Citing inside sources, Reuters (via Fortune) reports Stathakopoulos has been at work at Apple for about one week heading head up the company's corporate security operation, a position similar to the one he left behind at Amazon. At Apple, Stathakopoulos answers to CFO Luca Maestri and is responsible for securing corporate computers used to design and develop products and software, as well as systems storing sensitive customer data, the report said.
While the hire has not yet been confirmed, the publication does provide circumstantial evidence supporting its claims. A reporter who called Apple's switchboard asking to speak with Stathakopoulos was connected to a person who answered, "George's office," Fortune said.
According to Stathakopoulos' LinkedIn page, which still lists Amazon as his current employer, the security expert worked to "protect Amazon and its customers" against digital threats and directed the e-commerce giant's IT infrastructure.
Prior to joining Amazon in 2010, Stathakopoulos worked at Microsoft as an engineer, then as general manager of product security, a post that put him in charge of the Microsoft Security Response Center and Global Security Strategy & Diplomacy. Leading the two high-level teams required cooperation with governments on technical security issues and policy, the LinkedIn bio says. It is not clear if Stathakopoulos will be putting any of those skills to work at Apple, a company currently embroiled in a contentious court battle over consumer encryption rights.

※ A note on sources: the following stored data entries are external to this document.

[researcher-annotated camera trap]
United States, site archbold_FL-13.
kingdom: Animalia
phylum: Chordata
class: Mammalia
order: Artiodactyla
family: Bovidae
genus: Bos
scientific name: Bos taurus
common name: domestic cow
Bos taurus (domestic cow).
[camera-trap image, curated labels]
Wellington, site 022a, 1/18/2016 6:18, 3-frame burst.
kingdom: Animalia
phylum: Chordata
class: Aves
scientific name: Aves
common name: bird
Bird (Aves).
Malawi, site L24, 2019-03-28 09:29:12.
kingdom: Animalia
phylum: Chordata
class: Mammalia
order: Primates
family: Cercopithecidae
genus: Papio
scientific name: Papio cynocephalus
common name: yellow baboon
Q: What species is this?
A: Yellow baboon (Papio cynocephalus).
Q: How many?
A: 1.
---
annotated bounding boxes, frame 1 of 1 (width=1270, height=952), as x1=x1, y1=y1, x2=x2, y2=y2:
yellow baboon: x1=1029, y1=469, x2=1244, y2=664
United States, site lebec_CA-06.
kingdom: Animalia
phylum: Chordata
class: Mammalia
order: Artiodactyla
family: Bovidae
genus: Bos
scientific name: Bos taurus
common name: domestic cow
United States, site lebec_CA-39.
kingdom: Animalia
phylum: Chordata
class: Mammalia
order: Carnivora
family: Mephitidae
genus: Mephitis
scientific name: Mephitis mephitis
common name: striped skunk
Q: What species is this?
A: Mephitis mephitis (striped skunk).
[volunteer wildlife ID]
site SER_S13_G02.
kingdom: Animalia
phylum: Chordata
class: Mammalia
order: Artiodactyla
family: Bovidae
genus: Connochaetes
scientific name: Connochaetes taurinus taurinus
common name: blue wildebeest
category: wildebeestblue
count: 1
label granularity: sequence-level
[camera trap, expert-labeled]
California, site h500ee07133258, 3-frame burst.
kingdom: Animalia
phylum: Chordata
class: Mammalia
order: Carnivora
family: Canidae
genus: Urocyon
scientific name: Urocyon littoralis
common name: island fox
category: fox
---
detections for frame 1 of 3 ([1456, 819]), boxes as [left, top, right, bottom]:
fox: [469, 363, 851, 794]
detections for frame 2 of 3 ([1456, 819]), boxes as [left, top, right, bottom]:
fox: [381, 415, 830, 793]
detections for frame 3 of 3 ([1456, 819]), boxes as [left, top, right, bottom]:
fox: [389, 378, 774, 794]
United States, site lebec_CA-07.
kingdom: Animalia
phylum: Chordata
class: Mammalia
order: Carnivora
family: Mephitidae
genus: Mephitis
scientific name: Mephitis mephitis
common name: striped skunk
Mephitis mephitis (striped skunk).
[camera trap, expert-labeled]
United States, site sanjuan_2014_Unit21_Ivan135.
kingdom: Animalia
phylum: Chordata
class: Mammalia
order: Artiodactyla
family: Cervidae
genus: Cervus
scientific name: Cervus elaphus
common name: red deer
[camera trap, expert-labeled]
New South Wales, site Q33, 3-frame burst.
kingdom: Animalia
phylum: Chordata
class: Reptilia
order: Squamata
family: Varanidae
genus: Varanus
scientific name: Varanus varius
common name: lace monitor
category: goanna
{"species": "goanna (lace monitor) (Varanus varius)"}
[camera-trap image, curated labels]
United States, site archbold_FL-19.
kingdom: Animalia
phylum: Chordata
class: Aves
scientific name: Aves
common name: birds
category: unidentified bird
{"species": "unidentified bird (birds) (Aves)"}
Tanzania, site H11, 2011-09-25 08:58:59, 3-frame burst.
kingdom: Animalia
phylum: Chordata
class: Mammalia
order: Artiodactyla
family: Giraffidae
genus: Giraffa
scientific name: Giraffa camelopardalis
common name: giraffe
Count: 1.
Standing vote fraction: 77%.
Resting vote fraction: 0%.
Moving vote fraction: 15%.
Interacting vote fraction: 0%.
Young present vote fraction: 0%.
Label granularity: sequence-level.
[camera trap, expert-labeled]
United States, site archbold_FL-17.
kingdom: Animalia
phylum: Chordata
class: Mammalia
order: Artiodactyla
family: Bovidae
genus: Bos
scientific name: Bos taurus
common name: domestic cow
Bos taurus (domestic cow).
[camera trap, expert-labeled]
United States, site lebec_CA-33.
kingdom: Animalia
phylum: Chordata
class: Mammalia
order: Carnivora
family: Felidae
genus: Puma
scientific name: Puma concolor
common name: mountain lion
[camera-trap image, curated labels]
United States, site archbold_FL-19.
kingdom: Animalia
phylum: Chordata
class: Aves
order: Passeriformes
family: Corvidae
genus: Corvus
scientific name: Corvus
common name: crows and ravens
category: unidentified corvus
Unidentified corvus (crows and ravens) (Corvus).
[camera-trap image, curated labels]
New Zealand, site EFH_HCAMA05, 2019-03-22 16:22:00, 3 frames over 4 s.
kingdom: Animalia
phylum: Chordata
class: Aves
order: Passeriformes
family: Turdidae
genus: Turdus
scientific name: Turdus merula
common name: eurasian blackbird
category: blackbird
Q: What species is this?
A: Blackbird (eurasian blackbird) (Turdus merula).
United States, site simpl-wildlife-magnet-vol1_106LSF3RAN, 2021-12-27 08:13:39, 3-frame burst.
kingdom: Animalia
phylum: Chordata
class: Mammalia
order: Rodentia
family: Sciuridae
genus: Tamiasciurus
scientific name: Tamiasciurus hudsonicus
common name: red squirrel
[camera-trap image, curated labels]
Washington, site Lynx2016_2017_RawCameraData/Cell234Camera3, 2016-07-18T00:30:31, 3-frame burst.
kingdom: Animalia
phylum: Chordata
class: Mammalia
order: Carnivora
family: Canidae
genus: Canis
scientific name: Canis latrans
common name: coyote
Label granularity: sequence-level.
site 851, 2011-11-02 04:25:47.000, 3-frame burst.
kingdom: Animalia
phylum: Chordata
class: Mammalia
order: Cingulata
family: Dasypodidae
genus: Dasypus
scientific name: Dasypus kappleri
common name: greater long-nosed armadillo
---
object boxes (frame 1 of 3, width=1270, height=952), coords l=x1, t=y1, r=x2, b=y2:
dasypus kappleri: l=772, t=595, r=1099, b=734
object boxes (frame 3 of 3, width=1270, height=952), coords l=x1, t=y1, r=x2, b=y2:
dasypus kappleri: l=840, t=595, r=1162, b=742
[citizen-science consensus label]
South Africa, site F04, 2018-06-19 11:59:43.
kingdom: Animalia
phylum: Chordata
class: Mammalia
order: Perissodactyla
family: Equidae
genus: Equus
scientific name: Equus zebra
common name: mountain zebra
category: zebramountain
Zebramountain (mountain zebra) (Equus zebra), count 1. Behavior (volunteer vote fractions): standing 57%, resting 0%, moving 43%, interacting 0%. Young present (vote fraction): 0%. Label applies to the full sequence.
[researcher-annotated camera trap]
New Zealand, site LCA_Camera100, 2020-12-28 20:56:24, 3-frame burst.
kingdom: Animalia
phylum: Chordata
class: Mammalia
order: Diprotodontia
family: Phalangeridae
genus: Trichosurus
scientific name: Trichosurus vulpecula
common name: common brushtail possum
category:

Apple is challenging a federal court order compelling its assistance in unlocking an iPhone tied to San Bernardino terror suspect Syed Rizwan Farook. The Justice Department has requested Apple architect an iOS variant susceptible to brute-force attacks in hopes that investigators can access and extract potentially vital information from the device. The company is resisting, arguing government overtures not only amount to overreach, but could set dangerous precedent for future investigations. Apple and government prosecutors will meet in court next Tuesday.